Multi-robot Hunting Behavior F. Belkhouche, B. Belkhouche and P. Rastgoufard Electrical Engineering and Computer Science Department Tulane University, New Orleans, LA 70118 [email protected] Abstract — In this paper we consider the problem of hunting an unpredictably moving prey using a group of robots. We elaborate a mathematical model for the trackingnavigation problem based on geometric rules. This model consists of systems of two differential equations describing the relative motion of the prey with respect to the robots. The control laws are decentralized and the robots move in different modes, namely: navigation-tracking mode, obstacles avoidance mode, cooperative collision avoidance, and circle formation. In the tracking-navigation mode, we use the deviated pursuit strategy, which consists of a closed loop control law based on geometric rules. The properties of this strategy are explored briefly. For obstacles and cooperative collision avoidance, a collision cone approach is used. Our method is illustrated using simulation. Keywords: Multi-robot navigation, target tracking, hunting behavior, cooperative collision avoidance.

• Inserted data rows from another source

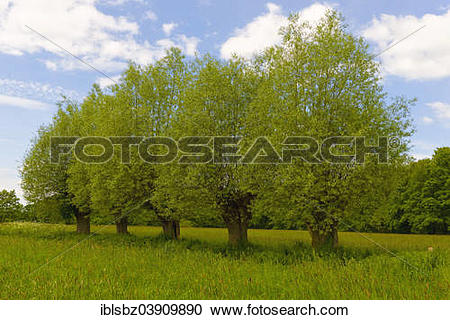 "Stock Photography of ""White Willows (Salix alba) on a meadow."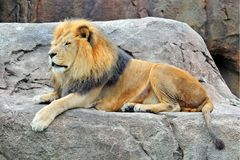 Lion on the rock Stock Photography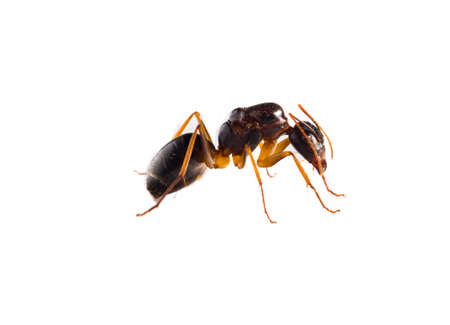 Collection of 9 brown forest ants on white background in different positions. Stock Photo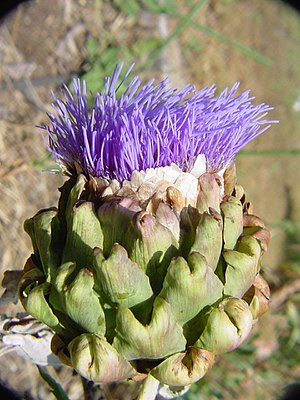 Blühende Artischocke (Cynara cardunculus)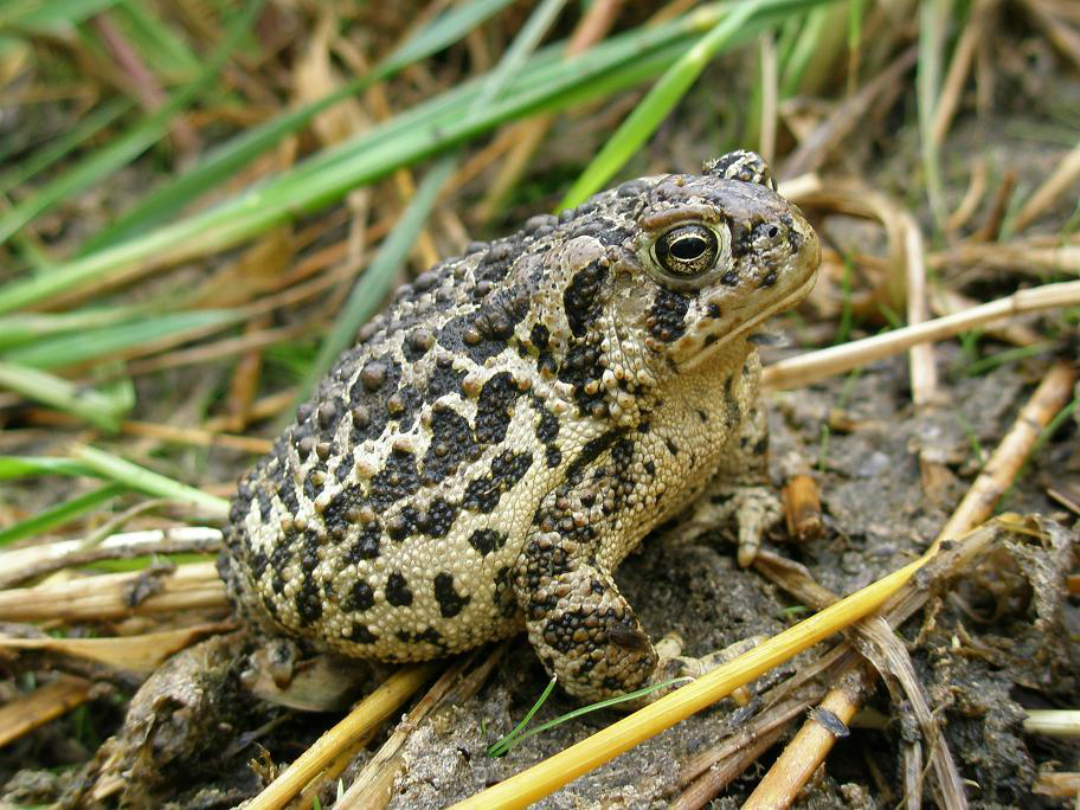 A yellow toad with black spots stands on wet ground.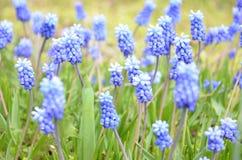 Muscari armeniacum kwiat w defocused wiosna ogródzie zdjęcie stock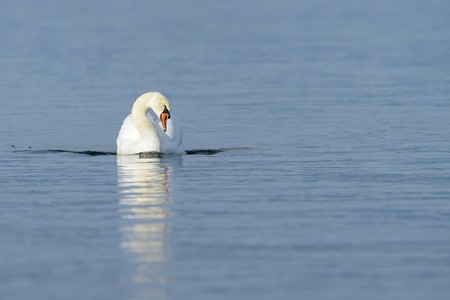 full length mirror: Mute swan (Cygnus olor) swimming in blue water with reflection.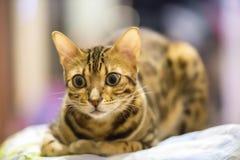 Bengal katthandbok i huset Fotografering för Bildbyråer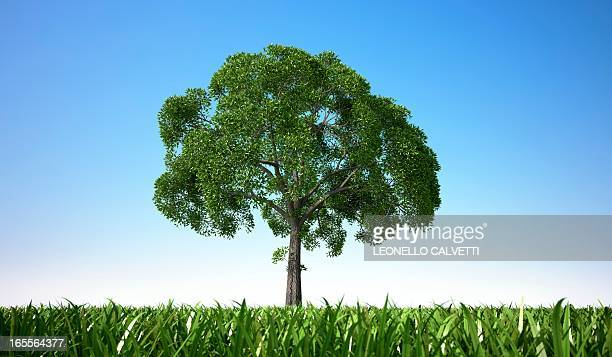tree in a field, artwork - low angle view stock illustrations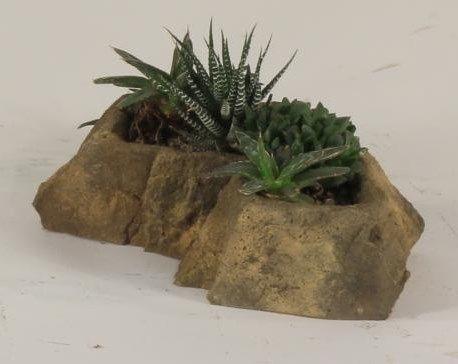 Pot Rock-009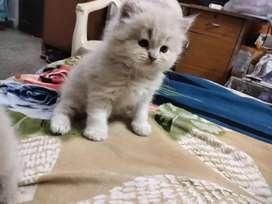 Faun Persian kitten for sale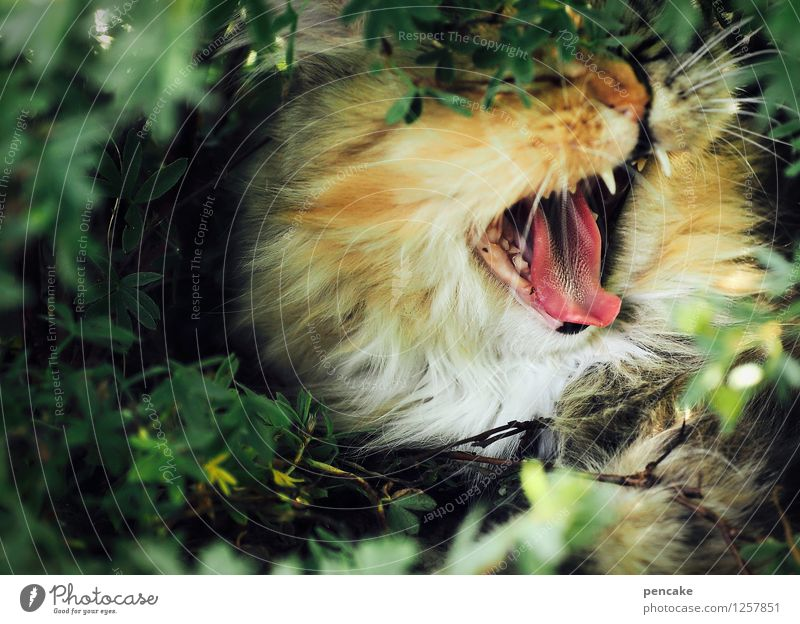 Cat Nature Animal Emotions Hair and hairstyles Bushes Set of teeth Pet Scream Aggression Tongue Muzzle Yawn Cat's head Cat's tongue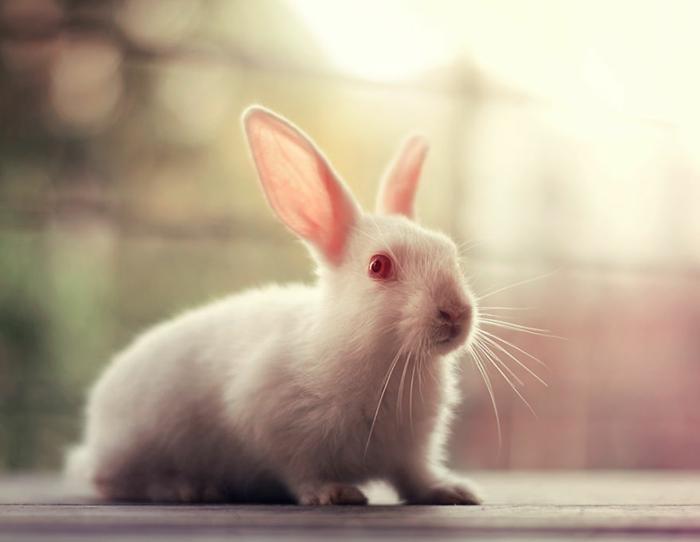 glückliches kaninchen bilder weißes kaninchen rote augen bunny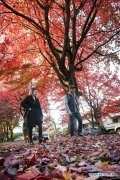 Red maple scenery in Vancouver, Canada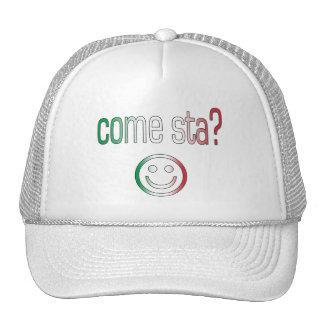 ¿Viene Sta? Colores de la bandera de Italia Gorras De Camionero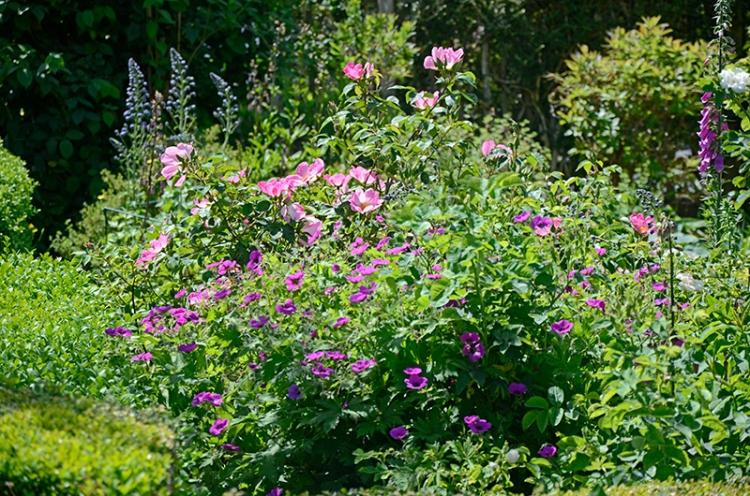 geranium and rose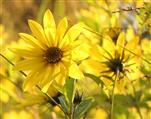 Sonnen - Blüte (Heli-anthus)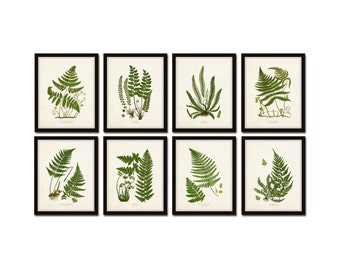 Vintage Ferns Print Set No. 34, Giclee, Botanical Art, Botanical Print Set, Vintage Fern Prints, Illustration, Vintage Botanicals, Art Print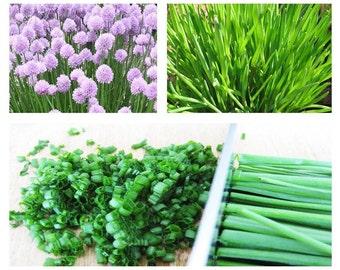 Chives 250 seeds Allium schoenoprasum * Grow your own herb * ez grow *#1E54#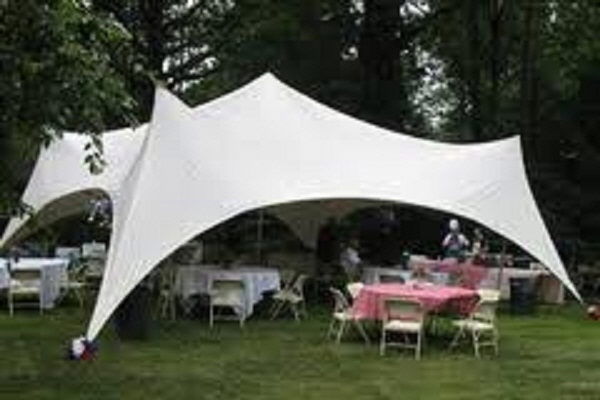 Where to find CANOPY 20 X30  CAPRI in Jackson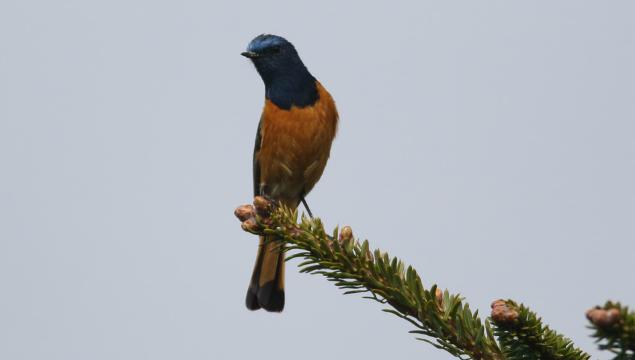 香格里拉飞羽天堂——每日观鸟台 蓝额红尾鸲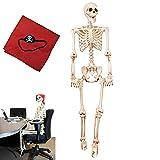 5 ft Pose-N-Stay Life Size Skeleton Full Body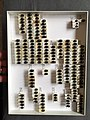 Chrysomelidae collection, Natural History Museum, London 206.jpg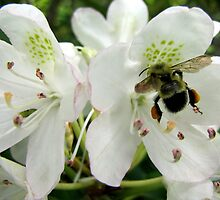 Pollen Packing Bumble Bee by Jean Gregory  Evans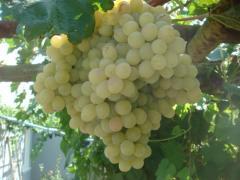 Виноград Тайфи белый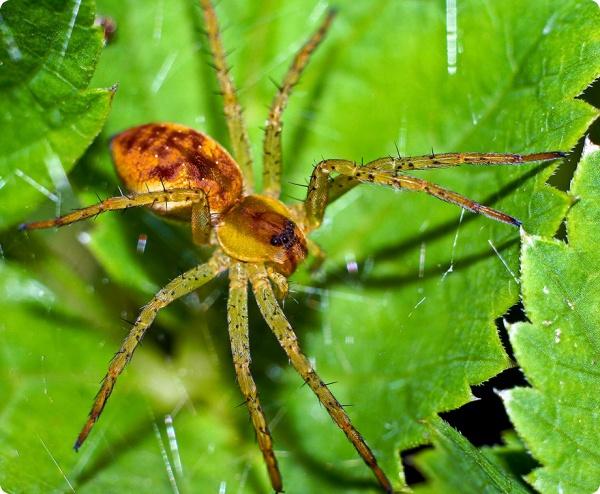 Боязнь пауков прививается воспитанием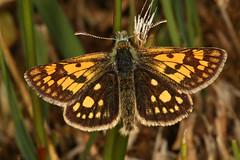 Chequered Skipper, Glasdrum Woods NNR (Rowan Castle) Tags: img5294 butterfly chequeredskipper glasdrum uk unitedkingdom macro canon 5dmkiii lepidoptera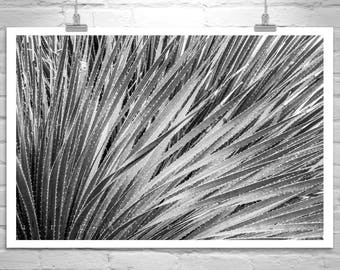 Desert Agave Picture, Black and White Nature Photography, Agave Art, Agave Print, Botanical Print, Arizona Agave Photograph, Arizona Gift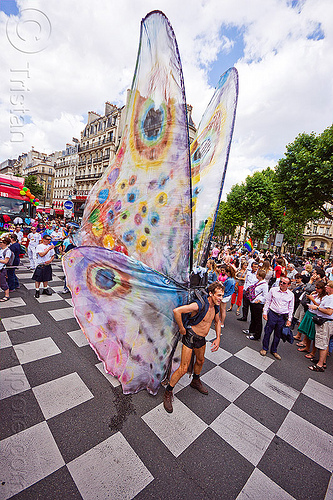 man with giant butterfly wings, butterfly costume, festival, gay pride, man, paris, street, wings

1 Introduction Cooperative robotics has seen important developments during the last decade. Multi-robot systems are used for various applications to accomplish tasks that are difficult or time consuming for a single robot. Different aspects of robotics cooperation are considered in the literature. Multiple robot navigation is discussed in ([1, 2, 3]), where different techniques are used. An algorithm for cooperative collision avoidance is suggested in [4], which is based on geometrical aspects of the robots paths. Different approaches ranging from Lyapunov theory to structural complexity theory were suggested. Robot formation control in the presence and absence of obstacles is widely discussed. The literature on robot formation is substantial, and solutions based on both behavioral and model-based controls are suggested. Behavior-based strategies are discussed in ([5, 6, 7]). Behavior-based methods enhence real–time response and reduce the complexity that accompanies the exact models. However, these methods

do not support means to predict the exact achievements of the robots. Geometrical approaches were also used for formation control ([8, 9, 10]). These methods are known for their robustness. Modeling and controlling robot formation using graph theory was discussed in ([11, 12]), where decentralized control laws are suggested. In [13], graph theory was used to switch between formations. Algorithms based on graph theory may be computationally expensive. For this reason it is recommended to use decentralized control laws. Tracking a moving target using a mobile robot was considered by many researchers. Recently, multi-robot systems were introduced to accomplish the same task. This problem is seen from different points of view and solved using various methods and techniques. Multi-robot tracking of a moving object using directional sensors was carried out in [14], where a sensor fusion scheme based on inter-robot communications is proposed in order to obtain real-time information on the target position and orientation. Similar problems are considered in ([15, 16]). In [15], both aerial and ground vehicles are used. In [16], the problem is considered for multiple moving targets. Yamaguchi [17] discussed the problem of multi-robot cooperative hunting behavior for both holonomic and nonholonomic vehicles. The method suggested by the author is model-based, where each robot has a vector defined as the formation vector. The robots move in formations controlled through the formation vectors. This approach is combination between feedback control laws and reactive control framework. Visual tracking of a target using a team of robots was addressed in [18], where a supervisor control system keeps track of the relative location of the robots, and utilizes this information to coordinates the cooperative tasks between robots. Cooperative capture of a target by multiple robots is demonstrated in [19] using simulation. It is shown that the capture task is accomplished successfully by the robots repeating simple behaviors. Experimental demonstration of robot cooperative target interception is carried out in [20]. In this paper we consider the problem of multi-robot hunting behavior. The goal is to derive control strategies that allow the robots to reach and enclose an unpredictably moving

prey. The robots move in several modes, namely: navigationtracking mode, obstacle avoidance mode, cooperative collision avoidance mode, and circle formation mode. In the tracking-navigation mode, the robots do not move in a formation, and their motion depends only on the motion of the prey. Techniques suggested for navigation towards an unpredictably moving goal ([21, 22, 23]) are used to reach the prey. The control laws are decentralized for all navigation modes.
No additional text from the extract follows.